Planning your EV charging schedule can help you optimise charging time. If you know you'll need your vehicle fully charged by a certain time, you can schedule your charging to start a few hours before that, allowing for any unexpected delays.

It’s also worth avoiding letting your battery level drop too low before charging, as charging from a low battery level can very often take longer. Regularly monitoring your EV's battery level and planning your charging schedule accordingly will ensure more efficient charging.

If you’re driving a Ford EV, you can take advantage of the FordPass app, which you can use to help optimise your charging, while also helping you find your nearest charging point when you’re on the road.

Take Advantage of Off-Peak Charging Rates

Many utility companies in the UK offer off-peak charging rates, which are lower-priced electricity rates during non-peak hours. By scheduling your EV charging during these off-peak hours, you can take advantage of lower electricity costs and save money on your overall charging expenses.

Utilise Smart Charging Features

These features may include scheduling charging sessions, setting charging limits, and monitoring charging progress remotely through a mobile app such as FordPass.
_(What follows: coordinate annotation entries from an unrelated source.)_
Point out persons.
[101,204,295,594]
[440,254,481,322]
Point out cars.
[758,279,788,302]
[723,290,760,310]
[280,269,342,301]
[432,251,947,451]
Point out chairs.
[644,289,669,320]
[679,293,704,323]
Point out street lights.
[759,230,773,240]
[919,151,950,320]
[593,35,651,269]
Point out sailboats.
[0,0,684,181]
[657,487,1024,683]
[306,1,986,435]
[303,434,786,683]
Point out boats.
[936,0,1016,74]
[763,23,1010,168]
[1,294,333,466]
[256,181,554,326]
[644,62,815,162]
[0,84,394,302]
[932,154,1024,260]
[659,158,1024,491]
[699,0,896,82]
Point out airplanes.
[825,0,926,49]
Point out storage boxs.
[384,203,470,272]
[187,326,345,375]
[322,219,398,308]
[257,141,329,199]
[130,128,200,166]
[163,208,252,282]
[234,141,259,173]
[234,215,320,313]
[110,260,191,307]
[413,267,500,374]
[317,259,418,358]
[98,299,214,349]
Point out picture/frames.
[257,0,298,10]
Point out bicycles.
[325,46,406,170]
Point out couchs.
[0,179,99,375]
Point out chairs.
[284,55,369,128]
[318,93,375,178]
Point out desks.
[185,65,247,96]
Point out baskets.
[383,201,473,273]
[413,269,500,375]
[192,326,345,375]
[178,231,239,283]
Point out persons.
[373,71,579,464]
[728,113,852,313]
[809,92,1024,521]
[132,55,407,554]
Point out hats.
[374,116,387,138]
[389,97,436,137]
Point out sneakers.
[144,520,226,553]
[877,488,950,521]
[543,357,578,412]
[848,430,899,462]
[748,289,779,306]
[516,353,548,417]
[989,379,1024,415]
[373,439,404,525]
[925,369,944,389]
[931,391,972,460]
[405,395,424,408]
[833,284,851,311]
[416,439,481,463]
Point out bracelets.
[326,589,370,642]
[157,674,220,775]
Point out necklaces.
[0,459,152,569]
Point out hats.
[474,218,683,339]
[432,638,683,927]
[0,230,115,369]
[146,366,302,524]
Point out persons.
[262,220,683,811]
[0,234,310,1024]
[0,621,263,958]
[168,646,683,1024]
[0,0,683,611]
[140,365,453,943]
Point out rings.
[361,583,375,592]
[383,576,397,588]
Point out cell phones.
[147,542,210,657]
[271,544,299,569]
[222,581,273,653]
Take advantage of these smart charging features to customize your charging experience.

Avoid Frequent Use of Rapid Charging

While rapid chargers can be convenient, they should be used sparingly. Frequent use of rapid charging can negatively impact your EV's battery health, reducing its overall lifespan. Rapid charging generates more heat, which can degrade the battery over time.

If you want to check on the health of your EV battery, you can book a service with us for peace of mind.

Maintain Your Charging Equipment

Proper maintenance of your EV charging equipment is crucial for optimising charging time. Make sure your charging cable, connectors, and charging station are clean and free from debris that may affect charging efficiency. Regularly inspect and clean your charging equipment, and promptly address any issues or malfunctions to ensure optimal charging performance.

Monitor Charging Speed and Adjust as Needed

EV charging speed can vary depending on various factors such as battery level, temperature, and charging station capacity. Keep an eye on your EV's charging speed during each charging session and adjust as needed. If you notice your charging speed is slower than usual, you may need to investigate and address any potential issues, such as a faulty charging station or a problem with your EV's battery.